Judge Richard Posner is the most cited jurist of our era, so that a now published Oxford University Press biography of Posner by William Domnarski is of course of great interest to the legal community -- especially as it concentrates quite a bit on the Federal judiciary of the United States, which in recent years, mostly because of the applied anti-judicial antics of political organs, has ceased to be the bright model for other nations that it used to be.
Debra Cassens Weiss at the ABA Journal whets our reading appetite through her headline that Posner says Supreme Court is 'awful,' top two justices are OK but not great".
Weiss writes that:
"Posner said “probably only a couple of the justices,” namely Ruth Bader Ginsburg and Stephen G. Breyer, “are qualified."
Heady stuff.
We ourselves are very critical of the judges in the Federal Judiciary, especially those who represent political, economic, social or technological "extremes" or "causes". Judges should not be extremists. Judges should be impartial.
Our major criticism is not that Justices of the U.S. Supreme Court lack "qualification". They are all certainly qualified to be judges per se.
Rather, we have difficulty accepting judges who represent fixed partisan, legal, economic or political MINDSETS -- which they exercise while judging.
We think that any judge who rises this high in the judiciary must don a cloak of impartiality and also constantly wear a cap of demonstrable decision-making wisdom (made visible to all, if possible, by the results of the decisions made), thus leaving behind the petty banalities of political partisanship and one-sided dogmatic belief in theoretical dogmas such as originalism or similar.
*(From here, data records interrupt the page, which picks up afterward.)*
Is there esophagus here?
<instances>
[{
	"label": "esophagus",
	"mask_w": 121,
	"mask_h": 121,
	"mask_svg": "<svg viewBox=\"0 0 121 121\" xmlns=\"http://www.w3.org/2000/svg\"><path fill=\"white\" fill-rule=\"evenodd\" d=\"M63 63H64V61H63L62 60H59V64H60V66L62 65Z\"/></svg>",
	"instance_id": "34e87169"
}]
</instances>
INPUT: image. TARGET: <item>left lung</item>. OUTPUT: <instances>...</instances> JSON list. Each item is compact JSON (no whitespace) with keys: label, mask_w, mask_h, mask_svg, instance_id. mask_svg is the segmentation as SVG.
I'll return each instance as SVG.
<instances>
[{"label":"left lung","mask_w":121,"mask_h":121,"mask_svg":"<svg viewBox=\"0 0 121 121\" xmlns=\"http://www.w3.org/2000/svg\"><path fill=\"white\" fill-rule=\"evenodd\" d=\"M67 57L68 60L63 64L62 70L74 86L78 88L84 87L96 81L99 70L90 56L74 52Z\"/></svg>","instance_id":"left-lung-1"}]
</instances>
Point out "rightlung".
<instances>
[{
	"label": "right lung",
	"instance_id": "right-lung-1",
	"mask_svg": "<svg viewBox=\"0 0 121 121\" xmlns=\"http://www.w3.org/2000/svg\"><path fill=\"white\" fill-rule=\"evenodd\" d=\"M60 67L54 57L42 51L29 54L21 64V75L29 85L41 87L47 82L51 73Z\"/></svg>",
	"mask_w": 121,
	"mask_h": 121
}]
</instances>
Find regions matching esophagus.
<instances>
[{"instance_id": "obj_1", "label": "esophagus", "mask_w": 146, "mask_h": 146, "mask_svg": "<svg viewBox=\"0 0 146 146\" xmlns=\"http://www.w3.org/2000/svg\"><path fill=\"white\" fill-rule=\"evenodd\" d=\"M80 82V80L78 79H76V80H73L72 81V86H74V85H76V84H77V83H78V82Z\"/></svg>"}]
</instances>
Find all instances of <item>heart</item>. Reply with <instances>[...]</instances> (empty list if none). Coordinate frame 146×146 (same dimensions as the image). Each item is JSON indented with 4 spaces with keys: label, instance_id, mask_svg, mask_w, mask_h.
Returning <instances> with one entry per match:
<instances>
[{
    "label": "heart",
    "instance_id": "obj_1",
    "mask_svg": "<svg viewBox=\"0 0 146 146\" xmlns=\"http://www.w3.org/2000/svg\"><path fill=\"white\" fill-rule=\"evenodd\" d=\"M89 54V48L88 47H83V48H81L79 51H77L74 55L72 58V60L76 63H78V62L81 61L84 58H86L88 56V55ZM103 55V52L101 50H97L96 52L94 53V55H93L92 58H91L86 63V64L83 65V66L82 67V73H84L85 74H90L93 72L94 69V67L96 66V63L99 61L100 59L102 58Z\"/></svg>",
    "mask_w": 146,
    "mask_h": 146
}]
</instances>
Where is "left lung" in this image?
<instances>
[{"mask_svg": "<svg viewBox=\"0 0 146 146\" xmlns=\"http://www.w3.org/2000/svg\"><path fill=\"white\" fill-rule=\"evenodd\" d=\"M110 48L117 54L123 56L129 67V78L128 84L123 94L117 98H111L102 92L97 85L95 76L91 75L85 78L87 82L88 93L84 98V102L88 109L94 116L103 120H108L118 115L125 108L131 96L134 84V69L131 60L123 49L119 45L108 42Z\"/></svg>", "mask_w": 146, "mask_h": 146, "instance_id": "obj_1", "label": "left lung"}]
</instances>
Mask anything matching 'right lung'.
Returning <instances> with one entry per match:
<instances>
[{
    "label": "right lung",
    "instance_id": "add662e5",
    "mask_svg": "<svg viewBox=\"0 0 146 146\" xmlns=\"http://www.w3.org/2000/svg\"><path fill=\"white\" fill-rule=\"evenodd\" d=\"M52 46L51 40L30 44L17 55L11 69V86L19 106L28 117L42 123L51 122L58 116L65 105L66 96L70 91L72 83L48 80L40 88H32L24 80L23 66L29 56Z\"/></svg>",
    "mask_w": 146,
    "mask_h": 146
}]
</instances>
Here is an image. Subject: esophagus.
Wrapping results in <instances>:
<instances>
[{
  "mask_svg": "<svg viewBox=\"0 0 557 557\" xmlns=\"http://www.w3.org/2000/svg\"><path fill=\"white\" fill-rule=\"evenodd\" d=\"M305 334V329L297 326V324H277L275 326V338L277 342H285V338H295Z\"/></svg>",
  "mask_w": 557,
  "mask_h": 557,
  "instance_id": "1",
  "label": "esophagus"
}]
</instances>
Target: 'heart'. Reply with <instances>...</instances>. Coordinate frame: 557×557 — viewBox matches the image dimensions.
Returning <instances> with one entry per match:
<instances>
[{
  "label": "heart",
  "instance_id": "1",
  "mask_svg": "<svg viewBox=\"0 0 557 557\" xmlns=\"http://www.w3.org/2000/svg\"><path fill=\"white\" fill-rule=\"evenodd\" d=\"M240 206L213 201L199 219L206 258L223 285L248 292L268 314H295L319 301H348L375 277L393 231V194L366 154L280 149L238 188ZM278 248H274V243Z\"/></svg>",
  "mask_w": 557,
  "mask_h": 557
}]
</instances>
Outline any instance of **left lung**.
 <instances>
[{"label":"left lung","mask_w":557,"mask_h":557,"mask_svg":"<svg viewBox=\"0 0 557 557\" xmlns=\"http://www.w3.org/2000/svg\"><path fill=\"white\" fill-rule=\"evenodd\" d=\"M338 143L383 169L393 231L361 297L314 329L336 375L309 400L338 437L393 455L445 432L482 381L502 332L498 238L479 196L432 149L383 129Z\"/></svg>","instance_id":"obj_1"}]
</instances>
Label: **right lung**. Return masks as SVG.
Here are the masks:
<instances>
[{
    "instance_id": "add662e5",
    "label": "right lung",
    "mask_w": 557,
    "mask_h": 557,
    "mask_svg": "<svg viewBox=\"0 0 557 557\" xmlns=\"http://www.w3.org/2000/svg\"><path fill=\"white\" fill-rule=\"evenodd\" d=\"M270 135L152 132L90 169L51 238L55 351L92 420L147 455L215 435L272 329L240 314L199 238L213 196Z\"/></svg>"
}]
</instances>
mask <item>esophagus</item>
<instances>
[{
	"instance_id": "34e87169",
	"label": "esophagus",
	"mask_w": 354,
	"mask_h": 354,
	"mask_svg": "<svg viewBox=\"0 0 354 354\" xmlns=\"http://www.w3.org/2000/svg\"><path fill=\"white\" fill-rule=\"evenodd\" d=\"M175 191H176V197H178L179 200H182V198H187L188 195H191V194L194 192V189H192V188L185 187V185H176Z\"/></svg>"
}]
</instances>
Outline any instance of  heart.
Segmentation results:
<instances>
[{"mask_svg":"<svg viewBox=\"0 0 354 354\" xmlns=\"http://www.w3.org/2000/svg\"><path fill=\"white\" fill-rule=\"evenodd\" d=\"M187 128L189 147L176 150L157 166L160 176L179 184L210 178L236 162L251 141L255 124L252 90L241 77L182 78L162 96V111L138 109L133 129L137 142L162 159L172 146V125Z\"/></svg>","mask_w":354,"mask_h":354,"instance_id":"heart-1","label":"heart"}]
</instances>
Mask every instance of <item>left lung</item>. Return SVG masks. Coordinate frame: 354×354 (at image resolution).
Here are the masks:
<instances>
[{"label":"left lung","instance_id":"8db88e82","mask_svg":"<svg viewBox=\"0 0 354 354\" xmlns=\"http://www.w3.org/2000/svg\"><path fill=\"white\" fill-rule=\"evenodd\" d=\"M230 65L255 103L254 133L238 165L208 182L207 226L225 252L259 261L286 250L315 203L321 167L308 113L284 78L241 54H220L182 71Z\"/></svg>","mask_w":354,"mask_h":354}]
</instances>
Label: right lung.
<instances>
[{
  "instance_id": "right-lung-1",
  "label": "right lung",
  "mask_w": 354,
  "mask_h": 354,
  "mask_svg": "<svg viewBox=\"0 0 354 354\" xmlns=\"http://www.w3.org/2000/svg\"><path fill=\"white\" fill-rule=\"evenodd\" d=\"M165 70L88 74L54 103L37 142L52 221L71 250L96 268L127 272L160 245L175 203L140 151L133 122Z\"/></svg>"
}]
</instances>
The job of judges in the country as a whole is to decide cases -- according to the law, not according to the law of yesterday, not according to the law that may come in the future, not according to the lowly political demands of ephemeral demagogues in Congress, but according to present law in force.
Judges can not be "figureheads" for legal dogmas or causes. A judge abandons his robe as an "advocate" when he takes a seat on the bench of a federal court. Rightly seen, he or she no longer represents any particular view or any particular cause or vested interest.
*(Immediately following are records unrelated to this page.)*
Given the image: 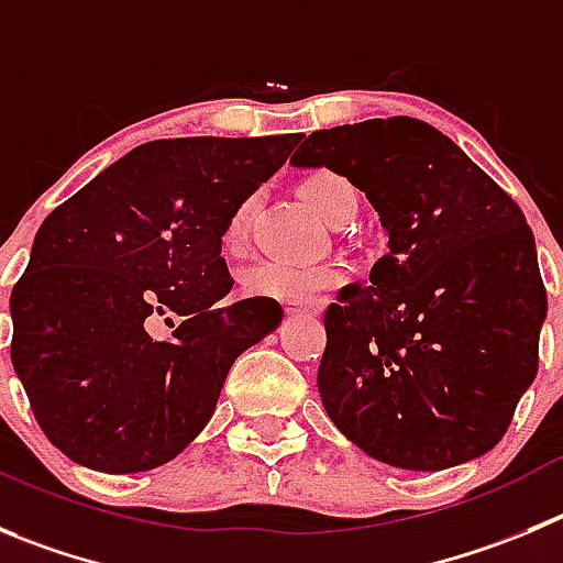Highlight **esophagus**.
<instances>
[{
    "instance_id": "obj_1",
    "label": "esophagus",
    "mask_w": 563,
    "mask_h": 563,
    "mask_svg": "<svg viewBox=\"0 0 563 563\" xmlns=\"http://www.w3.org/2000/svg\"><path fill=\"white\" fill-rule=\"evenodd\" d=\"M320 303H303V301H285V312L290 314V318H298V314H318L320 312Z\"/></svg>"
}]
</instances>
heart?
I'll return each mask as SVG.
<instances>
[{
  "label": "heart",
  "instance_id": "heart-1",
  "mask_svg": "<svg viewBox=\"0 0 563 563\" xmlns=\"http://www.w3.org/2000/svg\"><path fill=\"white\" fill-rule=\"evenodd\" d=\"M301 192L314 212L334 223L345 210H356V190L345 176L334 170H314L301 181ZM256 196H249L234 207L223 227V243L229 249H240L249 234L251 216H254ZM340 278V271L331 265H290V262L265 260L251 265L243 273V290L249 296L273 298V301H307L314 292L325 290Z\"/></svg>",
  "mask_w": 563,
  "mask_h": 563
}]
</instances>
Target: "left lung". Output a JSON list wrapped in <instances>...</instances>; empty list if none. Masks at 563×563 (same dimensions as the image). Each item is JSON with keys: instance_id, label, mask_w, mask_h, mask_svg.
<instances>
[{"instance_id": "1", "label": "left lung", "mask_w": 563, "mask_h": 563, "mask_svg": "<svg viewBox=\"0 0 563 563\" xmlns=\"http://www.w3.org/2000/svg\"><path fill=\"white\" fill-rule=\"evenodd\" d=\"M290 163L345 176L389 238L371 282L325 309L318 389L331 422L389 467L484 456L537 378L548 314L522 210L417 118L312 132Z\"/></svg>"}]
</instances>
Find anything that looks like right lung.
<instances>
[{
	"instance_id": "add662e5",
	"label": "right lung",
	"mask_w": 563,
	"mask_h": 563,
	"mask_svg": "<svg viewBox=\"0 0 563 563\" xmlns=\"http://www.w3.org/2000/svg\"><path fill=\"white\" fill-rule=\"evenodd\" d=\"M298 135L176 137L132 148L57 207L10 296L15 376L52 445L99 473H143L205 431L229 367L282 323L232 290L229 216ZM183 323L154 341L157 317Z\"/></svg>"
}]
</instances>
Politics, personal -- almost always -- biased preferences, theoretical legal inclinations, and similar "weaknesses" should not be part of the desired or applauded qualification spectrum. What is needed is a U.S. Constitution with a human face. Judges are the "embodiment" of the codes of law on the books.
The best judges always have a deep UNDERSTANDING of law and society, as well as a sincere appreciation of and inner consent to the essential and important role of serious jurisprudence within the body politic of the nation.
Sometimes the judges on the present U.S. Supreme Court demonstrate a lack of that comprehensive understanding, but on the whole, we think they are sincere in their work. If only they could get rid of their biased mindsets....
More often than is done, each judge should ask: WHAT IS MY JOB?
and on the U.S. Supreme Court that should extend to asking:
WHAT IS MY CONSTITUTIONAL JOB?
We think in any case that the present U.S. Supreme Court is most certainly better qualified man-to-man and lady-to-lady than the present membership of a divisive, seemingly do-nothing Congress that is not doing its job properly.
In the last analysis, however, it is the JOB of the VOTING CITIZENS to cast off their selfish voting practices, to stop voting for political candidates who only tell them what they want to hear, and to throw out of office the legislative pretenders who currently are blocking normal processes that have worked for the nation for centuries. Such people are doing far more harm to the country and its citizens than any purported evils that such Congresspersons are trying to battle or any purported good that they are allegedly trying to achieve.
People who are destroying the basic workings of the system... are destroying the system, are harming the nation in the eyes of the world, and are weakening the strength of democracy. Their perhaps supportable motivations are ... irrelevant. The ends do not justify the means. Wise men do not destroy the processes of an established judicial system for ephemeral and what often prove to be short-term political reasons.